8) Crossroads: We were once pitched a freelance story which the author titled, broadly enough, Turn of Events. Really? Something is going to happen in this episode? How fitting then! Sure, we all made fun of the title at the time, but Paul was quick to point out that we’d been just as guilty several years earlier with this episode title, Crossroads. Really? Someone faces a tough decision in this episode? How fitting then!
7) Cold Lazarus: Well, it sounds cool — despite the fact that there is no discernible connection between this cryptic title and the actual events in the episode. Apparently, upon reading the script, someone at the studio called the production offices demanding to know: “Who the hell is Lazarus and why is he cold?!”
6) Talion: Damian Kindler was always great at coming up with these obscure titles (see: Ethon). According to dictionary.com: “A punishment identical to the offense, as the death penalty for murder.”. All well and good except that whenever someone mentioned this episode by name, I always assumed they were saying “Italian“, resulting in much confusion.
5) McKay and Mrs. Miller: One the one hand, McCabe and Mrs. Miller is the name of an old Robert Altman western. On the other hand, we had a story involving the character of McKay and his little sister. A bit of a stretch unless… “Hey, maybe Miller is her married name!”Marty G. suggested in a stroke of genius.
4) Avenger 2.0: The best thing about this episode was the title. Felger (last seen in The Other Guys) invents a computer virus capable of deactivating stargates. While testing it, the entire gate network shut down. Will Felger and Carter solve the problem and come up with a working security patch in time? No, don’t’ bother watching. They do.
3) Miller’s Crossing: Keeping with the Miller movie theme, Marty G. went to the Coen brothers for inspiration in titling this episode which saw the return of McKay’s little sister, Jeannie Miller.
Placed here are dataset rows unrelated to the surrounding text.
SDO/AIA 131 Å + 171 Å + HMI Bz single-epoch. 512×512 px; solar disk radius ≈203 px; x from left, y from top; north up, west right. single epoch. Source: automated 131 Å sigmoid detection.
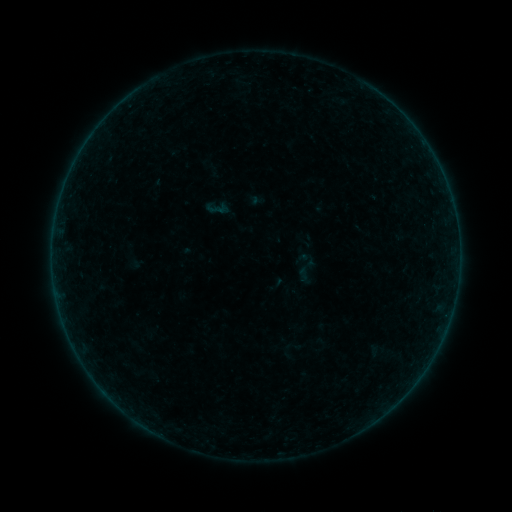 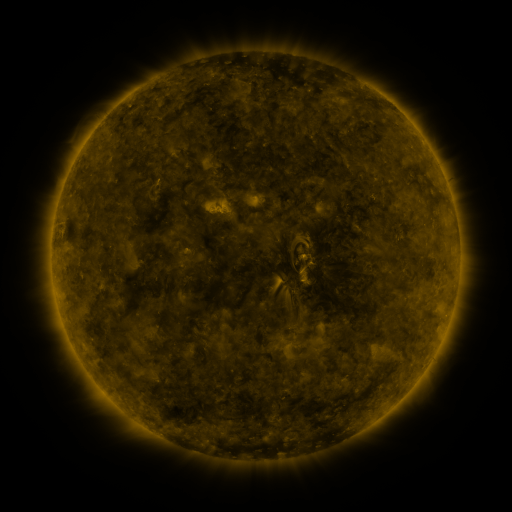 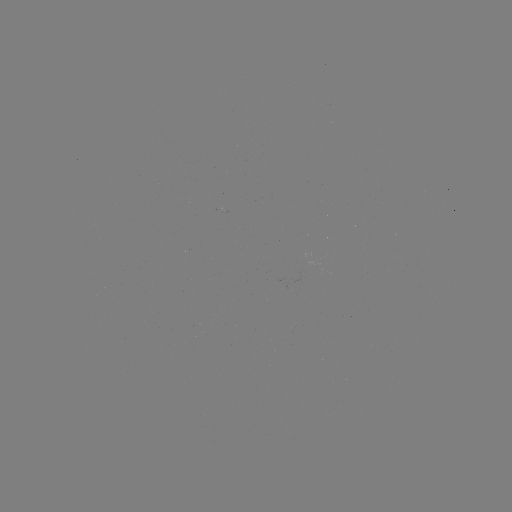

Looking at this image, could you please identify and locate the sigmoid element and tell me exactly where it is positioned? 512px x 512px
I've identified sigmoid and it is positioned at [304, 273].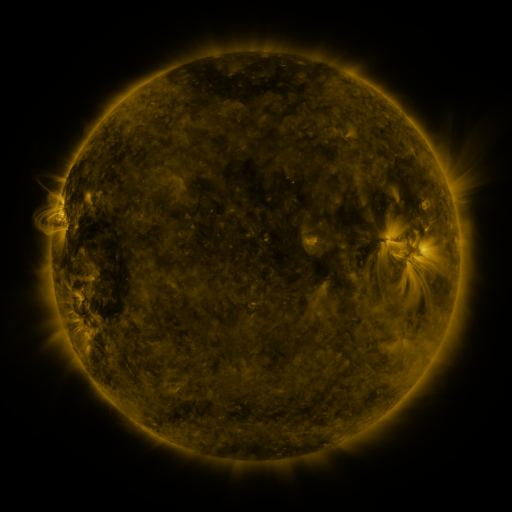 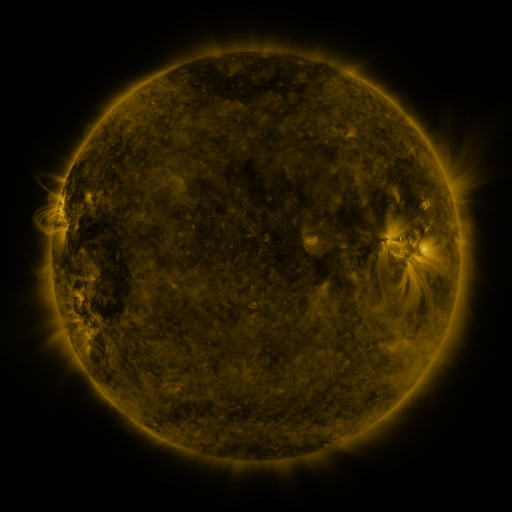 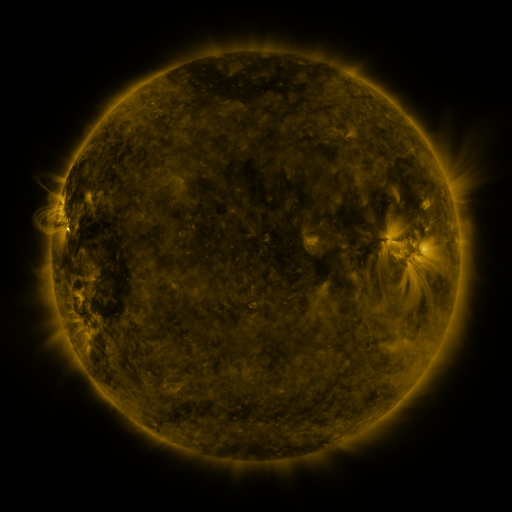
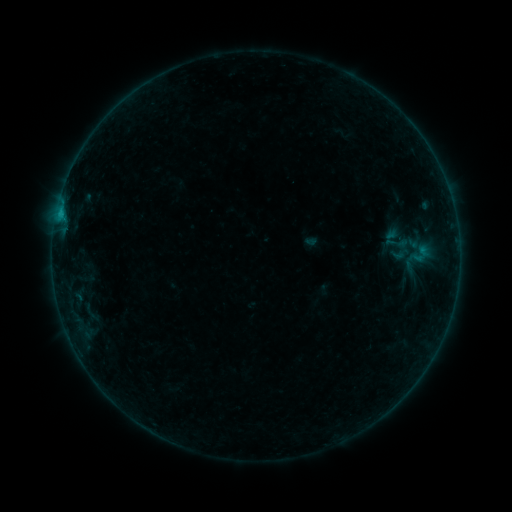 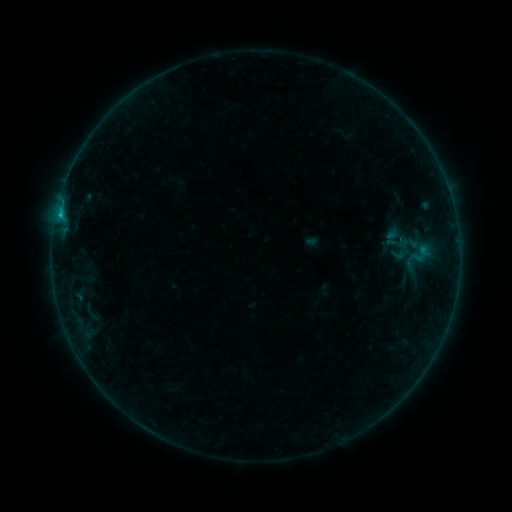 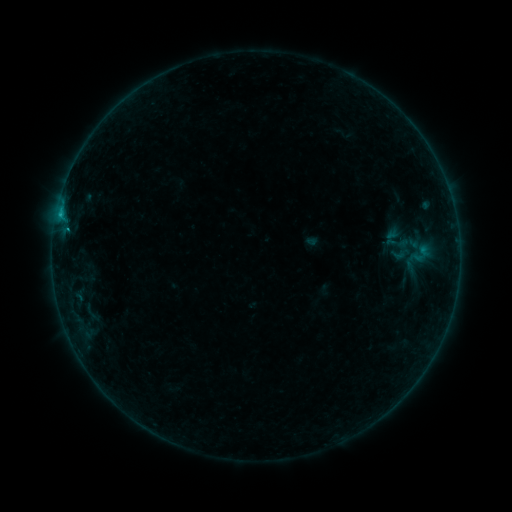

See, her last name is Miller and, um, well Rodney’s last name is McKay but her husband’s last name is Miller and there is this scene where he snaps at McKay, you see, he’s very cross, and…Aaaah, forget it.
2) There But For the Grace of God Go I: Best Title For An AU Episode Ever! – because, at the end of the day, this is what is at the heart of every great A.U. story: the path not followed, the road not taken (coincidentally, the title of another SG-1 A.U. episode).
1) Ex Deus Machina: When this episode aired, some fans were livid because they assumed we’d unwittingly screwed up the Latin. Well, yes, we did screw up the Latin — but wittingly. The story involved System Lord Baal making his way to Earth. “Maybe he becomes a mechanic,” I suggested. “Then we could call it Deus Ex Mechanic.”
“Better yet,”said Paul. “He’s a former god. We should call is Ex Deus Machina.” So we did.